Toda escritura, en cierto modo, es un tipo de diario. Uno se sienta y escribe, y al día siguiente se sienta y vuelve a escribir. Hablo, claro, de escribir, es decir, de un tipo de texto en el que uno está de un modo verdadero, como un interrogante abierto, y se juega algo. Este tipo de escritura puede disfrazarse de todos los géneros posibles. Una novela o un tratado de lógica pueden ser realmente un diario. Escribir es lo más difícil y es lo más fácil. Recuerdo cuando Bernard Pivot entrevistó a Marguerite Duras, y ella dijo que Jean-Paul Sartre no escribía. Podía ser ella injusta en ese juicio, pero un lector de Duras, un lector, en general, sabe a qué se estaba refiriendo Duras cuando dijo que Sartre, con todo lo que escribía, no escribía. Uno de los libros que prefiero de Duras, El dolor, es un diario que encontró décadas después de haberlo escrito. Aunque, de alguna manera, se puede decir que toda su escritura, e incluso sus películas, son un modo de diario.
Cada lector sabe por dónde empieza a leer, o, en algunos casos, a escribir.

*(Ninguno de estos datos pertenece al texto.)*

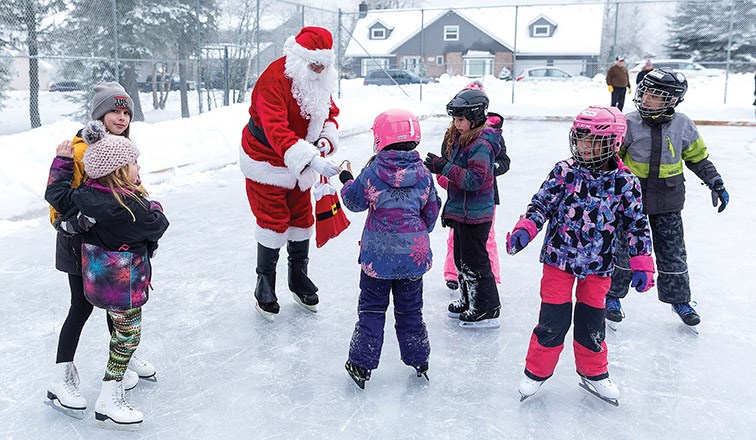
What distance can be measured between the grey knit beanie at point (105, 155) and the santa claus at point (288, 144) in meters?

No me consideraría un lector de diarios, porque el diario como género me interesa tan poco como cualquier otro género, pero sí de autores que han tratado de reproducir lo que les rodeaba en escritura, autores del yo. La lectura que me hizo descubrir la literatura fue un libro de Josep Pla que andaba en la casa de mis padres, entre los volúmenes de una colección de quiosco. Era un diario de viaje, Un viaje frustrado. Seguí con Azorín y Gabriel Miró, los “estampistas” levantinos, textos en los que no había acción, y con Umbral, a quien leía a diario en el periódico y en sus libros como un diario mío paralelo del hombre público que, en mi etapa de estudiante, aspiraba a ser. De Cela me gustaba su Viaje a la Alcarria, que es otro diario de viaje. Hasta entonces mi mundo literario era, en cierto modo, una prolongación del manual de literatura que había estudiado en el bachillerato, aunque fuese en su vertiente más diarística. Luego me adentré en otras literaturas, pero, si lo pienso, siempre fue por la puerta de una escritura de corte personal o autobiográfica, como si tuviese que vencer cierta clase de pereza antes de hacerme con los libros de ficción de los autores que leía. Así, llegué a Julio Ramón Ribeyro, uno de mis autores preferidos, por sus diarios, La tentación del fracaso; a John Cheever, por Diarios; a Cesare Pavese, por El oficio de vivir; a Fernando Pessoa, por el Libro del desasosiego. Todo esto son clásicos del género que cualquier lector iniciado conocerá.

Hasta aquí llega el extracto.